The Jindal administration’s budget is coming up short of funds to cover some costs related to the privatization of LSU hospitals, according to a Legislative Fiscal Office report.

There could be as much as a $13.75 million shortfall related to hospital retiree insurance benefit costs for which the state is on the hook, fiscal analyst Alan Boxberger wrote.

“The system’s transition timeline and funding strategies” are the culprits, Boxberger said.

Most of the shortfall — $10 million — is associated with privatization of LSU hospitals in south Louisiana that had been under the LSU Health Care Services Division umbrella.

In a “Focus on the Fisc” report, Boxberger said the state Department of Health and Hospitals erroneously assumed that it would get federal funds to pay for a majority of the estimated $19 million to $20 million expense associated with the state’s portion of health insurance costs for retirees.

“However, DHH has determined that these legacy costs, now outside of a specific hospital’s cost of operations, are not matchable by federal dollars,” Boxberger said.

So the funds won’t be there to pay the obligation, he said.

The remaining $3.75 million shortfall is related to the three LSU hospitals in north Louisiana, two of which have been moved to private management. The state budget appropriated $6.9 million to cover the retiree group insurance premiums at the Shreveport and Monroe facilities, but the current projected expenditure is $10.65 million.

Jindal’s Division of Administration issued a statement late Monday stating that it is working on closing the financial hole.

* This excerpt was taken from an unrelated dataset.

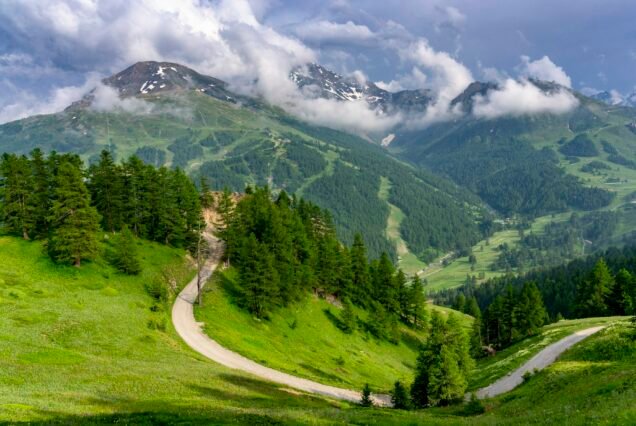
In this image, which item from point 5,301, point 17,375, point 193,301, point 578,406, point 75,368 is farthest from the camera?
point 193,301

The Division of Administration indicated DHH is using the $9 million in state funds “to leverage federal funds” in a different way than initially proposed. “Whatever the outcome is regarding the amount of federal funds available, all remaining retirement costs associated with HCSD and LSU Shreveport will be covered through the use of hospital reserve funds if necessary,” according to the statement.

Commissioner of Administration Kristy Nichols said money was available in the reserves of both HCSD and LSU Shreveport.

The administration originally appropriated $26 million to DHH to cover group insurance for retiree benefits for the south Louisiana hospitals moving to private management. Of that, $9 million was state dollars and the rest federal funds.

LSU’s Health Care Services Division had operated the hospitals. The insurance expense had previously been budgeted to each individual public hospital, but could no longer be with their privatization.

At the end of December, the administration revised its estimate of needed funding to $19 million to $20 million. The reduction came partially because of fewer retirees than originally projected and the phased implementation of privatization, the report said. Without the federal funding support, there is approximately a $10 million shortfall to cover the expense.

By the July 1 end of the current budget year, six of LSU’s seven south Louisiana hospitals will be privately operated. They are in Baton Rouge, New Orleans, Lafayette, Houma, Bogalusa and Lake Charles. The seventh — Lallie Kemp Medical Center in Independence — will remain state-operated for the time being.